In a tie for third at 7-under with Olympic dreams of their own are Japan’s Miyu Yamashita and Rose Zhang. Yamashita is trying to follow in her fellow countrywoman Inami’s footsteps at the Paris Olympics and is currently in prime position to add to Japan’s medal count at Le Golf National.
“I was excited and also impressed by Mone Inami’s performance getting a silver medal,” Yamashita said. “Here I am competing for that same medal, so I’ll do my best tomorrow and enjoy the experience.”
Zhang only turned professional last May after a standout collegiate career at Stanford University and has already lived an entire career in the 441 days since she announced on Instagram that she was going pro.
The 21-year-old stunned the golf world at large by winning in her professional debut at the 2023 Mizuho Americas Open, the first person to do so on the LPGA Tour since Beverly Hanson in 1951. The victory helped Zhang secure a spot on her first U.S. Solheim Cup team last year at Finca Cortesin in Andalucia, Spain, and she earned a half point for the Americans as a rookie.
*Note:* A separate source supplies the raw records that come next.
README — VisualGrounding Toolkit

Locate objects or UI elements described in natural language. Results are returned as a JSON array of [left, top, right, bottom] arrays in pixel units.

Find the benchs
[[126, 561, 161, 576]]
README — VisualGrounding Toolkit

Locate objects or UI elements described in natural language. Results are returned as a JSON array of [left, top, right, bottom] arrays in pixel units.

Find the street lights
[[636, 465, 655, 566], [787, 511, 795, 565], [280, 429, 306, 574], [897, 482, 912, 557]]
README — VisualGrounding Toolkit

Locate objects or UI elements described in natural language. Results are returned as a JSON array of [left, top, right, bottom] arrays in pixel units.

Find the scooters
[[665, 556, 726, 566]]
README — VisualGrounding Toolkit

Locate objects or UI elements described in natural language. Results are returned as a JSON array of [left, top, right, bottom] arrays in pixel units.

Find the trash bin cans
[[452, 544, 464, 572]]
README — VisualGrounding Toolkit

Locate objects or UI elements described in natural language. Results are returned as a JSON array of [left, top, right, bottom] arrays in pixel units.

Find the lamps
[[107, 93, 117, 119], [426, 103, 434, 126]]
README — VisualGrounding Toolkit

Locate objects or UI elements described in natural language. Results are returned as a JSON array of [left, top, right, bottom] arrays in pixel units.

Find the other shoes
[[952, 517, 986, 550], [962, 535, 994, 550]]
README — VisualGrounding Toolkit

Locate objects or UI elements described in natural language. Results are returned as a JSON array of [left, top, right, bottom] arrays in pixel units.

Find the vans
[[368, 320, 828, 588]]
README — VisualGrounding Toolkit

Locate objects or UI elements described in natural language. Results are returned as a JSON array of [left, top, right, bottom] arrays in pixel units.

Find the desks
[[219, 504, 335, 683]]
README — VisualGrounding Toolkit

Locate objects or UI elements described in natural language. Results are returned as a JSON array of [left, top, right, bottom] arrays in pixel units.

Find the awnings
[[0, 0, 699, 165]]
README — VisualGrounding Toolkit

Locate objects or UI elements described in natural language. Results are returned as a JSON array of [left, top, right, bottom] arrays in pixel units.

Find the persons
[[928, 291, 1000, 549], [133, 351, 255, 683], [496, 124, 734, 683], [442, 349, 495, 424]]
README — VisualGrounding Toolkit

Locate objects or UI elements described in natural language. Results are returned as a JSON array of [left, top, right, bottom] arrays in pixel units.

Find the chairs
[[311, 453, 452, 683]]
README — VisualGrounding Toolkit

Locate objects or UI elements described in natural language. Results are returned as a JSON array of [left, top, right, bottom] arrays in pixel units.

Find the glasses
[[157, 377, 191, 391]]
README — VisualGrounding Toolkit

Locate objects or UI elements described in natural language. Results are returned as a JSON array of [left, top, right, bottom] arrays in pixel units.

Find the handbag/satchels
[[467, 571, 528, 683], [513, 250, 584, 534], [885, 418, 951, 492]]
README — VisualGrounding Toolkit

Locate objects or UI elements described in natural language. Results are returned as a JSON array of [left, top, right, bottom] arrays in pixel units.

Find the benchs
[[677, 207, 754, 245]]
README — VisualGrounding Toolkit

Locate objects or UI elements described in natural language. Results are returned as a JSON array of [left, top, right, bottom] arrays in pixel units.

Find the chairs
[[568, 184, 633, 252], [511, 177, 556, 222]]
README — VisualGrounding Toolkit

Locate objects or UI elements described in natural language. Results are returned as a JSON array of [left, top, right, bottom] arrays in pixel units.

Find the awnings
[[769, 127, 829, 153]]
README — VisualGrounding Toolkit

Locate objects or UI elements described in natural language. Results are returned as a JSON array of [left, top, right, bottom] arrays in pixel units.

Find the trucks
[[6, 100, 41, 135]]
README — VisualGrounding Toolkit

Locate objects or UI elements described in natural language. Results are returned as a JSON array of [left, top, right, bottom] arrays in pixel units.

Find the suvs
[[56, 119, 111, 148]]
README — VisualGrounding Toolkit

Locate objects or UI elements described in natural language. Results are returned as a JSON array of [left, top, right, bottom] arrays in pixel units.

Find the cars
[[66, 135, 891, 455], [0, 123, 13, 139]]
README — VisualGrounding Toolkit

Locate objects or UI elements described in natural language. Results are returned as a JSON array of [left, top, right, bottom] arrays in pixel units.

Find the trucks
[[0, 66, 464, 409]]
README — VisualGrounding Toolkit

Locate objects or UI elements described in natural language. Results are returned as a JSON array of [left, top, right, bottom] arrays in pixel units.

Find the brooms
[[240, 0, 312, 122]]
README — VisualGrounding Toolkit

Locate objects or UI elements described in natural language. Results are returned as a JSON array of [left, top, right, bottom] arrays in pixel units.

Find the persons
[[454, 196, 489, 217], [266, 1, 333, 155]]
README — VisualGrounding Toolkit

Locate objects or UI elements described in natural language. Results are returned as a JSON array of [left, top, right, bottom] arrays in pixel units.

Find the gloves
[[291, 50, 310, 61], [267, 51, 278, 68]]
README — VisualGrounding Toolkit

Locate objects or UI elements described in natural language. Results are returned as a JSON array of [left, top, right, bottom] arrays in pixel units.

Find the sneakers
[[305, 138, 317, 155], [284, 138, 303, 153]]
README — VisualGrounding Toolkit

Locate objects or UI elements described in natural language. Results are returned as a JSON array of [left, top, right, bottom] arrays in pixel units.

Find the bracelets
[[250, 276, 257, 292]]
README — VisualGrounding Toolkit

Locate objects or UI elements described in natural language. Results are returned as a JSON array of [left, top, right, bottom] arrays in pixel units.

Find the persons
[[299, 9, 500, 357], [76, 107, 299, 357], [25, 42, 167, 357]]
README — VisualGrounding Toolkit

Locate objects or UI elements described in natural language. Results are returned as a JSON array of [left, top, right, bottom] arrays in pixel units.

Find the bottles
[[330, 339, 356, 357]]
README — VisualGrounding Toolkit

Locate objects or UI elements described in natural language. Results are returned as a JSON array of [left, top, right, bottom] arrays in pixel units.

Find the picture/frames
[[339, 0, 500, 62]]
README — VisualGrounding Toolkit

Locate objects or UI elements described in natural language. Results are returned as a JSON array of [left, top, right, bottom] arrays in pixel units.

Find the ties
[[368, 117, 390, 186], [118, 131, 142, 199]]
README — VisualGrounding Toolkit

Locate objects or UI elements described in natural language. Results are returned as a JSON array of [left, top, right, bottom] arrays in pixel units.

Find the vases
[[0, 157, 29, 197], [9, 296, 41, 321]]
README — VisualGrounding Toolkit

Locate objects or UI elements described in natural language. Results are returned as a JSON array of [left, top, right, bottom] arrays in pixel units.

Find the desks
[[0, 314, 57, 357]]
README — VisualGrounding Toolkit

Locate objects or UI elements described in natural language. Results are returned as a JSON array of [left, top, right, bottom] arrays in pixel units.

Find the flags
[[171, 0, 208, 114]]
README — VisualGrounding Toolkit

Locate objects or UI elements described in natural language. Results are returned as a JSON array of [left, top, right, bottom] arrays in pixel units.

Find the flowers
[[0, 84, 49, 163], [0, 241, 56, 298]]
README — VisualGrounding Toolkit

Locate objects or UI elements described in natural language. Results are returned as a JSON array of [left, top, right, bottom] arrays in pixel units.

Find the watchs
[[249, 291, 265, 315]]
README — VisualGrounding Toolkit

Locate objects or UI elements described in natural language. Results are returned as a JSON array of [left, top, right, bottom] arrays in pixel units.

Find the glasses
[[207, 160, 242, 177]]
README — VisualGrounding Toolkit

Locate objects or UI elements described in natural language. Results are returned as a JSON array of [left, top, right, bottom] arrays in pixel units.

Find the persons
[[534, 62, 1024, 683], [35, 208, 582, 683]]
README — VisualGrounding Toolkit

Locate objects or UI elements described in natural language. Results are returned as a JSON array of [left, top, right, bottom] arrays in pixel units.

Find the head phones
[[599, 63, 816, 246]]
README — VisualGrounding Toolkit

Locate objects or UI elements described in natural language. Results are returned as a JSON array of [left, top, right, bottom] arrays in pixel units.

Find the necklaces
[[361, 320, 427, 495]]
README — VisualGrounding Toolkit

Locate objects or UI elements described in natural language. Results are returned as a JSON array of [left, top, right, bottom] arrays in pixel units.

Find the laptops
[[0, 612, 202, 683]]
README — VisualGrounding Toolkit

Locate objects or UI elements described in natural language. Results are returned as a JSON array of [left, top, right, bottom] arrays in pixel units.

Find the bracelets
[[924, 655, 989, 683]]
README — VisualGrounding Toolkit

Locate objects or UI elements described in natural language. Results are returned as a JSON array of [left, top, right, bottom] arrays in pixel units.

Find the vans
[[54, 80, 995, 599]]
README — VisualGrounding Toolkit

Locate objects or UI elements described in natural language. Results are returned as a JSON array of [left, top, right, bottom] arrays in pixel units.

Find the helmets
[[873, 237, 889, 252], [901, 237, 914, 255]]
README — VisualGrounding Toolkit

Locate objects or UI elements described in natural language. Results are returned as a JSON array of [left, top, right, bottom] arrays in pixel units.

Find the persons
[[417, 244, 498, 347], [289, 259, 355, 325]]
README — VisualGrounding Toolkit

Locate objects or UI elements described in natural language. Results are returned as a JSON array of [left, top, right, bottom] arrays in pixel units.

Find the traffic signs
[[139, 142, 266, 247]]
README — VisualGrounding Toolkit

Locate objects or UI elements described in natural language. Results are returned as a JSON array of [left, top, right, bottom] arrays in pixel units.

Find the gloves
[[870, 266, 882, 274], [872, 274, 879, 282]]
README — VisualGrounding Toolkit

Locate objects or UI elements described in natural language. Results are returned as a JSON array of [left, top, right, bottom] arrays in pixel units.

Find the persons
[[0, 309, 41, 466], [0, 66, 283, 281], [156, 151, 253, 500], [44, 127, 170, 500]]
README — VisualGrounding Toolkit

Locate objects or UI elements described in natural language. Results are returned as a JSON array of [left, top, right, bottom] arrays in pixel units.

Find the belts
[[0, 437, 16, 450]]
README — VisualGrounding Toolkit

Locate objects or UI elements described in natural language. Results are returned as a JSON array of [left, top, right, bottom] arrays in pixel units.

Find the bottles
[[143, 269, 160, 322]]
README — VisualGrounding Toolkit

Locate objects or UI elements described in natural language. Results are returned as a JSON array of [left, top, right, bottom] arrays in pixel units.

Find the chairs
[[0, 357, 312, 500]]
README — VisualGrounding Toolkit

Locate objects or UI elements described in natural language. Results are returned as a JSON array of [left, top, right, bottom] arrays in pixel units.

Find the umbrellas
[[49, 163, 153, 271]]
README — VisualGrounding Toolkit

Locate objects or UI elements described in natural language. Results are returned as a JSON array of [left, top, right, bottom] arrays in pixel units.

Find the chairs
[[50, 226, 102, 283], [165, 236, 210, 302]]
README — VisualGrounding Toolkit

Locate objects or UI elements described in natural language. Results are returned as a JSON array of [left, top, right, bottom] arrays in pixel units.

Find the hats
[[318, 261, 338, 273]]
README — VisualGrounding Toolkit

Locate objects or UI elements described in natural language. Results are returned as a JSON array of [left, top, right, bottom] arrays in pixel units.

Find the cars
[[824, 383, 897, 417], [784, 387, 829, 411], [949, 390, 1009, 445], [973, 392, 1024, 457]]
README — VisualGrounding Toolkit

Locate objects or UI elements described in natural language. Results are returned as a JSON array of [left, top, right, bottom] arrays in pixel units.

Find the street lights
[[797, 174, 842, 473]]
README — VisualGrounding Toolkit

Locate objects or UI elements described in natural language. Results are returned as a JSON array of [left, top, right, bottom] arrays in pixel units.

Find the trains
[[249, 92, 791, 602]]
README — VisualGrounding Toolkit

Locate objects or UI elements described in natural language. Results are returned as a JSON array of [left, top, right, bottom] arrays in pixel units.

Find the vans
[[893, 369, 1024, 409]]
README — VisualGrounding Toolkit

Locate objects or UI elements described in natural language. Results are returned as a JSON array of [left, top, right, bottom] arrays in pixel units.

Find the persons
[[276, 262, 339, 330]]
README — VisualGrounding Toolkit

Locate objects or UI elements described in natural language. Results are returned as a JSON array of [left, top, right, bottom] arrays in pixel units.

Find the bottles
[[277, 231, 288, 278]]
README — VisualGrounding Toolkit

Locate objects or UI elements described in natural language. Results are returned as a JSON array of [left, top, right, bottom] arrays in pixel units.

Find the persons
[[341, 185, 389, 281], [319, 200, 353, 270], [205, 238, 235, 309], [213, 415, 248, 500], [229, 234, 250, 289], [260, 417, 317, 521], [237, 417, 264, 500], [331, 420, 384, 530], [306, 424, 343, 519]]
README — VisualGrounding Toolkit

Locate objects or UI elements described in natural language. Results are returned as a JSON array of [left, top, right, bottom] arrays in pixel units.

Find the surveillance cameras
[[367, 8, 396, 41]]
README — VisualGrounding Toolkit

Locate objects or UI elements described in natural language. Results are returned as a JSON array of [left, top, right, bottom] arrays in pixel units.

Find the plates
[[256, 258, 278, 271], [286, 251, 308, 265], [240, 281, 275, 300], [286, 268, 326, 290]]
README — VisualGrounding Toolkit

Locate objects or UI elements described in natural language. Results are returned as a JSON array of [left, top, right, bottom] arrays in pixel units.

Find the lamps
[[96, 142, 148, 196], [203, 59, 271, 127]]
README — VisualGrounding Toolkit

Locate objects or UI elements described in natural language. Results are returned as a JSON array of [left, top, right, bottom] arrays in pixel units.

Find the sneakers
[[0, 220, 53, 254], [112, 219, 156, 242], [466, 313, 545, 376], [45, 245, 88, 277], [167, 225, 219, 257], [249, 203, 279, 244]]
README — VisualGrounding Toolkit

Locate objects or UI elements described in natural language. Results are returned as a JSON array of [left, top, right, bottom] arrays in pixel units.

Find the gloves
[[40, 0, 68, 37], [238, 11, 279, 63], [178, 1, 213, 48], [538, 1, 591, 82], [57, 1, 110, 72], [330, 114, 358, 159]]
Zhang then captured her second LPGA Tour title earlier this season at the Cognizant Founders Cup, defeating Madelene Sagstrom by two shots at Upper Montclair Country Club.
An Olympic medal would be the cherry on top of an amazing week at the Paris Olympics for the young superstar, who has arguably had just as much fun trading pins as she has playing golf, and Zhang plans to take the final round in stride as she works to find another podium spot for Team USA at the Olympic women’s golf competition.
“What I can do and what I can control is the most important,” said Zhang. “I’m here to enjoy the grind, and I know I’m going to have to grind tomorrow, but you just have to be in the moment.”